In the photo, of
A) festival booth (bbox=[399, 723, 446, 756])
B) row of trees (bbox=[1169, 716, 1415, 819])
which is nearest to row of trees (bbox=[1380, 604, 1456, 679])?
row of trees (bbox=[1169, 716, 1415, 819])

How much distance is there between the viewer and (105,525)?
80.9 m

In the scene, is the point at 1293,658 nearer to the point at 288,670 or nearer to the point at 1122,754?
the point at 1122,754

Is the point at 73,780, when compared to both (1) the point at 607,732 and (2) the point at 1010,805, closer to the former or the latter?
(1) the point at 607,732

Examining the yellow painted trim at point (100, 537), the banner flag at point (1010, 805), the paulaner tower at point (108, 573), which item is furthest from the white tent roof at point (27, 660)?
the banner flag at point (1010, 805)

Exercise details:
Extract the full listing above without alteration.

Output:
In the photo, of
A) festival booth (bbox=[399, 723, 446, 756])
B) row of trees (bbox=[1169, 716, 1415, 819])
which is nearest to row of trees (bbox=[1380, 604, 1456, 679])?
row of trees (bbox=[1169, 716, 1415, 819])

How much distance is there between the viewer and (105,525)?
80.9 m

In the scene, is the point at 1293,658 nearer to the point at 288,670 or nearer to the point at 1122,754?
the point at 1122,754

Is the point at 73,780, when compared to both (1) the point at 607,732 and (2) the point at 1010,805, closer to the former or the latter?
(1) the point at 607,732

Examining the yellow painted trim at point (100, 537), the banner flag at point (1010, 805), the paulaner tower at point (108, 573), which item is furthest from the white tent roof at point (27, 660)?
the banner flag at point (1010, 805)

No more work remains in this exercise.